Objective
Leave the pictures out and print every record below exactly as it stands.

[Dataset excerpt]
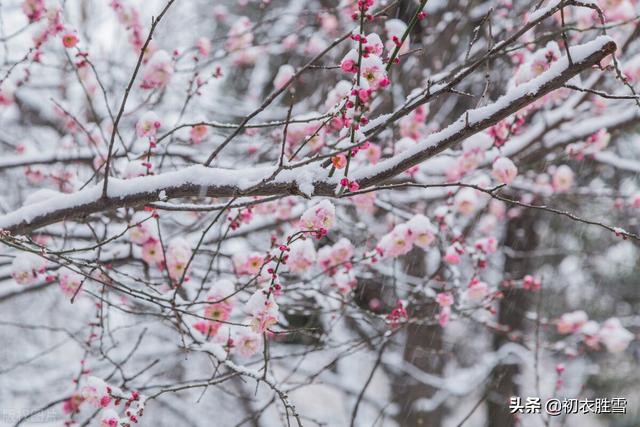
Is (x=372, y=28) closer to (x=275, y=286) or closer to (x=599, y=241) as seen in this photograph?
(x=275, y=286)

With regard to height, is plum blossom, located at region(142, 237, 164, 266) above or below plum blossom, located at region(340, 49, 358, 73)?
below

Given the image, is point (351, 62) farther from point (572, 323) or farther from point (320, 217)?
point (572, 323)

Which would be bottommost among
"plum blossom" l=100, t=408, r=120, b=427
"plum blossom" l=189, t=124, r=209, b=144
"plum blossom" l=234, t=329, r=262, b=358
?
"plum blossom" l=100, t=408, r=120, b=427

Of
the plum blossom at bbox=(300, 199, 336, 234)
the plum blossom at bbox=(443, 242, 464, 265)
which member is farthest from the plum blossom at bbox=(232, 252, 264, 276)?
the plum blossom at bbox=(443, 242, 464, 265)

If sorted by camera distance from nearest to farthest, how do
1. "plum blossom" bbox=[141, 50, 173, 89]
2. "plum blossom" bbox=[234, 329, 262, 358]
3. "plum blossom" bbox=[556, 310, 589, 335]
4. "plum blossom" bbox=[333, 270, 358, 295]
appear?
"plum blossom" bbox=[234, 329, 262, 358] < "plum blossom" bbox=[141, 50, 173, 89] < "plum blossom" bbox=[333, 270, 358, 295] < "plum blossom" bbox=[556, 310, 589, 335]

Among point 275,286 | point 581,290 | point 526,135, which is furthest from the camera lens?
point 581,290

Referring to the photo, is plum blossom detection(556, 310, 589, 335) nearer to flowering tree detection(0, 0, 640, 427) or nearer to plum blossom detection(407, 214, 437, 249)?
flowering tree detection(0, 0, 640, 427)

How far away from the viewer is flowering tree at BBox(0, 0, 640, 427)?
175cm

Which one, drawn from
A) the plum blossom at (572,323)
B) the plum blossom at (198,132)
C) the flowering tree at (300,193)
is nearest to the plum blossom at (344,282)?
the flowering tree at (300,193)

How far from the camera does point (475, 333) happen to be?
9.80 metres

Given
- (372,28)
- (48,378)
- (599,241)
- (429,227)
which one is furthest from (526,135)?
(599,241)

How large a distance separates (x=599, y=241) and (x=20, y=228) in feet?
29.5

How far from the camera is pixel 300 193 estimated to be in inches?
65.1

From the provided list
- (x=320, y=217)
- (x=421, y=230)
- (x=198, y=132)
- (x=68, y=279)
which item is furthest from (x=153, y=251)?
(x=421, y=230)
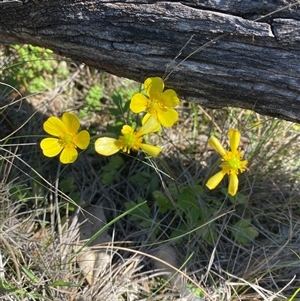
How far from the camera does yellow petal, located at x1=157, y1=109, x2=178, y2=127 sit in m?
1.74

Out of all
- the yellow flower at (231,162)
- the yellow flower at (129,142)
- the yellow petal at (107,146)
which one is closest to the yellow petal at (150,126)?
the yellow flower at (129,142)

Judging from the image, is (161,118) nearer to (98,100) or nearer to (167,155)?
(167,155)

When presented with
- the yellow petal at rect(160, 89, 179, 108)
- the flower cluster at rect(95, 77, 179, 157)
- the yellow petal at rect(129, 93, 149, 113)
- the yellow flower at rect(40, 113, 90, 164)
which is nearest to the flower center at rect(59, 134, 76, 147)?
the yellow flower at rect(40, 113, 90, 164)

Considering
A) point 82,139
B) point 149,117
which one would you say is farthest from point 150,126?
point 82,139

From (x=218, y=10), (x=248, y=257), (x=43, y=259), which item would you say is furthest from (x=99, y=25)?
(x=248, y=257)

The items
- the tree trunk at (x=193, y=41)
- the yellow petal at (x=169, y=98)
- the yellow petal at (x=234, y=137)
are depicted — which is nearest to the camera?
the tree trunk at (x=193, y=41)

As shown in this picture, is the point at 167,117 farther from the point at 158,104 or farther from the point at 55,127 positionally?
the point at 55,127

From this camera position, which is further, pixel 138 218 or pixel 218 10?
pixel 138 218

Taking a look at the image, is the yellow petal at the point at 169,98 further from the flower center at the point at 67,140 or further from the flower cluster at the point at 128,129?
the flower center at the point at 67,140

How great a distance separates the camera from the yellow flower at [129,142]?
1717 millimetres

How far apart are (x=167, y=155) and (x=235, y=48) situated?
846 millimetres

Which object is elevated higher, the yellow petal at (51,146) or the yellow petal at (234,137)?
the yellow petal at (51,146)

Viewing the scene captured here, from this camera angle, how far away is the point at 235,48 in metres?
1.63

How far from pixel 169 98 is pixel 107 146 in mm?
288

Full answer
Is (x=372, y=28) closer to (x=275, y=286) or closer to (x=599, y=241) as seen in this photograph?
(x=275, y=286)

With regard to height, is plum blossom, located at region(142, 237, 164, 266) above or below plum blossom, located at region(340, 49, 358, 73)?
below

Given the image, is point (351, 62) farther from point (572, 323) or farther from point (320, 217)?
point (572, 323)

Which would be bottommost among
"plum blossom" l=100, t=408, r=120, b=427
"plum blossom" l=189, t=124, r=209, b=144
"plum blossom" l=234, t=329, r=262, b=358
?
"plum blossom" l=100, t=408, r=120, b=427

Of
the plum blossom at bbox=(300, 199, 336, 234)
the plum blossom at bbox=(443, 242, 464, 265)
which member is farthest from the plum blossom at bbox=(232, 252, 264, 276)?
the plum blossom at bbox=(443, 242, 464, 265)

If sorted by camera distance from nearest to farthest, how do
1. "plum blossom" bbox=[141, 50, 173, 89]
2. "plum blossom" bbox=[234, 329, 262, 358]
3. "plum blossom" bbox=[556, 310, 589, 335]
4. "plum blossom" bbox=[333, 270, 358, 295]
appear?
"plum blossom" bbox=[234, 329, 262, 358] < "plum blossom" bbox=[141, 50, 173, 89] < "plum blossom" bbox=[333, 270, 358, 295] < "plum blossom" bbox=[556, 310, 589, 335]

Among point 275,286 | point 581,290 | point 526,135, which is furthest from the camera lens?
point 581,290

Referring to the photo, is plum blossom detection(556, 310, 589, 335) nearer to flowering tree detection(0, 0, 640, 427) or nearer to plum blossom detection(407, 214, 437, 249)?
flowering tree detection(0, 0, 640, 427)

How far away from the viewer is flowering tree at BBox(0, 0, 640, 427)?
175cm

Which one, drawn from
A) the plum blossom at (572,323)
B) the plum blossom at (198,132)
C) the flowering tree at (300,193)
is nearest to the plum blossom at (344,282)?
the flowering tree at (300,193)

How far from the camera does point (475, 333) happen to be?
9.80 metres

Given
- (372,28)
- (48,378)
- (599,241)
- (429,227)
which one is furthest from (526,135)?
(599,241)

How large a distance separates (x=599, y=241) and (x=20, y=228) in feet?
29.5

How far from the camera is pixel 300 193 estimated to be in inches?
65.1

From the provided list
- (x=320, y=217)
- (x=421, y=230)
- (x=198, y=132)
- (x=68, y=279)
which item is furthest from (x=153, y=251)?
(x=421, y=230)
How far from the camera does yellow petal, located at x1=157, y1=109, x2=178, y2=127 sit in m?
1.74

Out of all
- the yellow flower at (231,162)
- the yellow flower at (129,142)
- the yellow petal at (107,146)
which one is closest to the yellow petal at (150,126)?
the yellow flower at (129,142)

Judging from the image, is (161,118) nearer to (98,100) or nearer to (167,155)?
(167,155)

When presented with
- the yellow petal at rect(160, 89, 179, 108)
- the flower cluster at rect(95, 77, 179, 157)
- the yellow petal at rect(129, 93, 149, 113)
- the yellow flower at rect(40, 113, 90, 164)
which is nearest to the flower center at rect(59, 134, 76, 147)?
the yellow flower at rect(40, 113, 90, 164)

Considering
A) point 82,139
B) point 149,117
which one would you say is farthest from point 150,126?
point 82,139

From (x=218, y=10), (x=248, y=257), (x=43, y=259), which item would you say is furthest from (x=99, y=25)?
(x=248, y=257)

The items
- the tree trunk at (x=193, y=41)
- the yellow petal at (x=169, y=98)
- the yellow petal at (x=234, y=137)
are depicted — which is nearest to the camera?
the tree trunk at (x=193, y=41)

As shown in this picture, is the point at 167,117 farther from the point at 158,104 or farther from the point at 55,127 positionally?
the point at 55,127

From this camera position, which is further, pixel 138 218 or pixel 218 10?
pixel 138 218

Taking a look at the image, is the yellow petal at the point at 169,98 further from the flower center at the point at 67,140 or further from the flower cluster at the point at 128,129?
the flower center at the point at 67,140

How great a distance separates the camera from the yellow flower at [129,142]?
1717 millimetres

How far apart are (x=167, y=155) and (x=235, y=48) situated?
846 millimetres

Which object is elevated higher, the yellow petal at (51,146) or the yellow petal at (234,137)?
the yellow petal at (51,146)

Viewing the scene captured here, from this camera angle, how far away is the point at 235,48 in metres?
1.63

How far from pixel 169 98 is pixel 107 146 in mm?
288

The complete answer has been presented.